BEGIN MATERIAL TO PROCESS

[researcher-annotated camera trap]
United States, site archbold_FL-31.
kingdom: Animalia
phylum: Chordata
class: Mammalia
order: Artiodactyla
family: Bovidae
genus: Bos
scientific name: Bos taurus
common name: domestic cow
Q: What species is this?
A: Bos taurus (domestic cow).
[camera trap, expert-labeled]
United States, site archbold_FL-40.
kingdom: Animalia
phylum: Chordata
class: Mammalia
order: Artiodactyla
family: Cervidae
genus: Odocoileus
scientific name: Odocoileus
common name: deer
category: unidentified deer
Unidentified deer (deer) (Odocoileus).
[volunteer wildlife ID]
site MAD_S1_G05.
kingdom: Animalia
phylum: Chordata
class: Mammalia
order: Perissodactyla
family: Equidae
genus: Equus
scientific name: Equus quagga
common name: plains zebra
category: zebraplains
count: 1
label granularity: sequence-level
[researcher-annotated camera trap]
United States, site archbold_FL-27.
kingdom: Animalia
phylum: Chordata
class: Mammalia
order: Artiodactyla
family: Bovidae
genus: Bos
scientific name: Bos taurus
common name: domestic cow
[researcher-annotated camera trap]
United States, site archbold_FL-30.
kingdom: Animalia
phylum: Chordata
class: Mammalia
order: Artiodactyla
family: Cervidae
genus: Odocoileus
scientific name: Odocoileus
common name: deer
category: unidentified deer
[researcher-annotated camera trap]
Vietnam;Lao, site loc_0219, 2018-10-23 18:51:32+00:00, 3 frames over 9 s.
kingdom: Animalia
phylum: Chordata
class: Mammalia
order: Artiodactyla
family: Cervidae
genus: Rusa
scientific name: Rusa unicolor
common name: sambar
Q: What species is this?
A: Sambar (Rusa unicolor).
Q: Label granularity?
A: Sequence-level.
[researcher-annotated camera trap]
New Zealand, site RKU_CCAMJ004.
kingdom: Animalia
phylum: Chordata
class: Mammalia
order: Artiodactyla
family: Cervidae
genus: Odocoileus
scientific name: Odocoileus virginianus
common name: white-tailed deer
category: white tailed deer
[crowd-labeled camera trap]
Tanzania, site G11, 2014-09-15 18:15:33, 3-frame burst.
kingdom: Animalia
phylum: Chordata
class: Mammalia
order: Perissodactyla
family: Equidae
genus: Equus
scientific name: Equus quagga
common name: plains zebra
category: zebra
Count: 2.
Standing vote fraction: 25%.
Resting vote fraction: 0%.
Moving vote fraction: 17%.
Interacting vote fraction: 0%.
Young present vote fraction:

END MATERIAL TO PROCESS

_AIM OF THE TASK_
Count how many lines of the entries contain the word "level", and respond with that count only.

_RESULT_
2